While other major tech players — Facebook, Google, Microsoft — have indicated they would provide some sort of support, Apple reportedly told GOP leaders it would not repeat in 2016 the funding or support as has supplied in some past years. The reasons were apparently Trump's comments on women, immigrants and minorities.
Trump has also criticized the company in the past. For example, he called for a boycott of Apple products after the company denied an FBI request to unlock an iPhone used by a suspect in last year's San Bernardino, California, massacre, and said he would convince Apple to "build their damn computers and things in this country," rather than overseas.
Apple had previously played a small role at political conventions, providing some $140,000 in devices for the 2008 events, while it sat out the 2012 conventions because the Democrats were not accepting corporate donations.
A spokeswoman for the GOP's convention host committee commented on Apple's abscence to Politico, saying, "we are working with a variety of major tech partners who are focused on being part of the American political process."
Apple is far from the lone corporate giant to pull out of the event.
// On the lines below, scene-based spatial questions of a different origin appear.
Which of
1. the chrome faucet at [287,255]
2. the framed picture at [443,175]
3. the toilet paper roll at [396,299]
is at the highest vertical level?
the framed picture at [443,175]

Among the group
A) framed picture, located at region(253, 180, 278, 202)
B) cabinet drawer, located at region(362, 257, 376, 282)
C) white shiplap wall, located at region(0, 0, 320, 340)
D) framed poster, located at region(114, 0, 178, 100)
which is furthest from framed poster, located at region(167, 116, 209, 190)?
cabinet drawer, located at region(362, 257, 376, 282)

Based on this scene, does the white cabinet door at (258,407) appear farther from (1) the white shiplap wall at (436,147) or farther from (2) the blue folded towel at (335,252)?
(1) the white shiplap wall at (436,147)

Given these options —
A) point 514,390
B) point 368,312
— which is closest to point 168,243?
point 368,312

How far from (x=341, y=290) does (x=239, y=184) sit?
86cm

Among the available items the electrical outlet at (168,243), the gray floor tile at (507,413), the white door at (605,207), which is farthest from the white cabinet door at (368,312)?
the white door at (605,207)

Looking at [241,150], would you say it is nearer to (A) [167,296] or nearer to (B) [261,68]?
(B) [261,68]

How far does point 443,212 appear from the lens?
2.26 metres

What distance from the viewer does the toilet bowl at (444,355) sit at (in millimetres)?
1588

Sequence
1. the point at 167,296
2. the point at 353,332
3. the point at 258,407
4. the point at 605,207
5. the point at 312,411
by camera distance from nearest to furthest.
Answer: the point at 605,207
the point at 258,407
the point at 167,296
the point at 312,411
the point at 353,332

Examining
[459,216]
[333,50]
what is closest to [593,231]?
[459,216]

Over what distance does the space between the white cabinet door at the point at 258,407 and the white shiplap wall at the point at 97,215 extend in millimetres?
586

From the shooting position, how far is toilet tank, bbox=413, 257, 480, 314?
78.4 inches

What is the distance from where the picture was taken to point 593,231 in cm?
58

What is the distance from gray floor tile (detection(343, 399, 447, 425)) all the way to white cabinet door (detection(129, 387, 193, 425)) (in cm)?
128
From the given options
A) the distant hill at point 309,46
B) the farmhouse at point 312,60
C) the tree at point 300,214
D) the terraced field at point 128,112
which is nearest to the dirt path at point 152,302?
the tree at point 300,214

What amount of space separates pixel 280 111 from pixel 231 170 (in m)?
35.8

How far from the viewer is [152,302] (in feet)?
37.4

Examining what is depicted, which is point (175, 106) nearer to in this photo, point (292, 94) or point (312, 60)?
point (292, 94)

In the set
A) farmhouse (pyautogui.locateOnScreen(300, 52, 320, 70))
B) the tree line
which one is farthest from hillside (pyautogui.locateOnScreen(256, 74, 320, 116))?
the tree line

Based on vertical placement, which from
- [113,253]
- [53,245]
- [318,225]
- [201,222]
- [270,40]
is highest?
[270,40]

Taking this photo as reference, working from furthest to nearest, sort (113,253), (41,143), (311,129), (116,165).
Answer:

Bloomberg reported that a number of companies have indicated plans to sit out both conventions, including Wells Fargo, UPS, Motorola, JPMorgan Chase, Ford and Walgreens. Those companies all sponsored the 2012 Republican convention.
None directly tied the decision to Trump and many said they would not support the Democratic event either. A source from Wells Fargo, however, indicated to Bloomberg it would support the Democratic convention because it will be held July 25-28 in Philadelphia, an important market for the company, where the convention venue is a sports arena called the Wells Fargo Center.
Typically, the conventions represent a handy time for corporations to rub elbows with important lawmakers, but it's a bit more risky with a candidate like Trump, who has proven he is willing to insult large swaths of the population.
Meanwhile, yet another attempt to stop Trump at the convention is under way, the Washington Post reported. Anti-Trump delegates apparently believe they might be able to muster enough support to change party rules and take the nomination away from the blustery billionaire.